Shapira gives an example of an order request. The order would need to check the warehouse to see if there is enough inventory, then lock that inventory to the order so no one else takes it, update the inventory to show the reduced items, and then move that order to shipping. If there aren’t enough items, the order has to be updated. In that sort of situation, it is not as simple as just relying on events that trigger functions: there is a degree of maintaining the state of the data and updating it in the one workflow. In serverless, just choosing a database that allows state may not be a good enough solution.

Shapira points to three ways to solve this problem:

  1. “You can create a highly normalized data model so that you can pull everything you want in the one call,” she said.
  2. “You can read more data than you strictly need to,” she suggested. “For example, if you can predict how a function is going to get reused (by using Kafka), then you will understand that if you want one order, you will usually need a lot of other orders, so you can pull also of it and cache. That is extra useful because it saves you time and money in serverless.”
  3. “The last pattern is not really possible at the moment,” Shapira warns. “Ideally, serverless cloud providers would allow functions to get updates. Events are not just the actions, they represent a new set of data. But if my database keeps getting updates while my events are still running, I have no way of getting those updates. This is a limitation from all function providers, but something that Kafka updates have been really good at since the dawn of time. So it’s not possible yet but life would be awesome if this was possible.”

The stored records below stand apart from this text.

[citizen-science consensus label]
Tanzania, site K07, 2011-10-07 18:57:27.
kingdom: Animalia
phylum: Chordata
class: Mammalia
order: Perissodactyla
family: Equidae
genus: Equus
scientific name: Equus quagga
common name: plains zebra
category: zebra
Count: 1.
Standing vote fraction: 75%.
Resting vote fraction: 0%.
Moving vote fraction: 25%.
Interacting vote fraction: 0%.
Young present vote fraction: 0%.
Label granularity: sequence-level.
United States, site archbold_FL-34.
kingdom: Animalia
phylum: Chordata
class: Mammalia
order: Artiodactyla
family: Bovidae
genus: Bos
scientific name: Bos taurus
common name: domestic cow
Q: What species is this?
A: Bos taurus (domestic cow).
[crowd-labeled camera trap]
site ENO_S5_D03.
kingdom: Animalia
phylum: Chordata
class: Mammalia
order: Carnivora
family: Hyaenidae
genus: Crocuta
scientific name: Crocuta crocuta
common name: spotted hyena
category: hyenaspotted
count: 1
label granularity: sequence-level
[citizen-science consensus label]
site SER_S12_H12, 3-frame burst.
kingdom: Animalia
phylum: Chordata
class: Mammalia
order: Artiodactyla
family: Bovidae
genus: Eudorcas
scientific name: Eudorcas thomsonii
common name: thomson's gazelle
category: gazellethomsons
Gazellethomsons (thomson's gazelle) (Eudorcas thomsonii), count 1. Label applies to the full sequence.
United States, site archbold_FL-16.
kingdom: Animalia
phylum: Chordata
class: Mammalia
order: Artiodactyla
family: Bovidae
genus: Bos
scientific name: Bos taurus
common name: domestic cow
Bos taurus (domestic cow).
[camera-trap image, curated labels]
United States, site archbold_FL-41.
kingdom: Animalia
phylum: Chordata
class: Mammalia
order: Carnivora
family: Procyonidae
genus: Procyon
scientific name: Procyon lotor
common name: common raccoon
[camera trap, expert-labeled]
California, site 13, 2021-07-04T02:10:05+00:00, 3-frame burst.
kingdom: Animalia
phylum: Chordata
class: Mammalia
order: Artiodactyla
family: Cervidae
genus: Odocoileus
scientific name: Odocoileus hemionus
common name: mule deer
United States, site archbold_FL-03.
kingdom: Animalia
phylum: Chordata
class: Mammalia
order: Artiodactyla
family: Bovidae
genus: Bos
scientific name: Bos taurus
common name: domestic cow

Shapira encourages developers to step back from their code to consider the real world application of their work. “A function is an action to take. But this event is also information. When an order is taken, for example, the fact that this happened means I may need to update the data store in addition to reacting to it. For example, the inventory just got updated, so I may need to alert a customer that the item is now available and then that may mean I also need to update the inventory warehouse.”

Serverless, like API-enabled architectures, require a closer connection between the business and technical sides of an organization.

Shapira expands on this closer alignment: “When you write code, you focus on the function as the first class object you are working on. The function is the center of the world. But the real thing is the event that is happening in the real world. Sometimes you need a function to handle them, sometimes you need to focus on the database.”

“In serverless, you need the database to be very fast.”

Shapira is excited by the possibility that serverless brings to managing these problems, seeing this as a new way to strip away the non-essentials and focus on handling the real business problem. But she also suggests there is a lot of wisdom to draw from what has already been thought through, especially around event-driven design models in microservices architectures and applying them to serverless. “Event-driven microservices are quite similar, so learn those patterns, they are often fully applicable in this slightly new domain,” she suggested.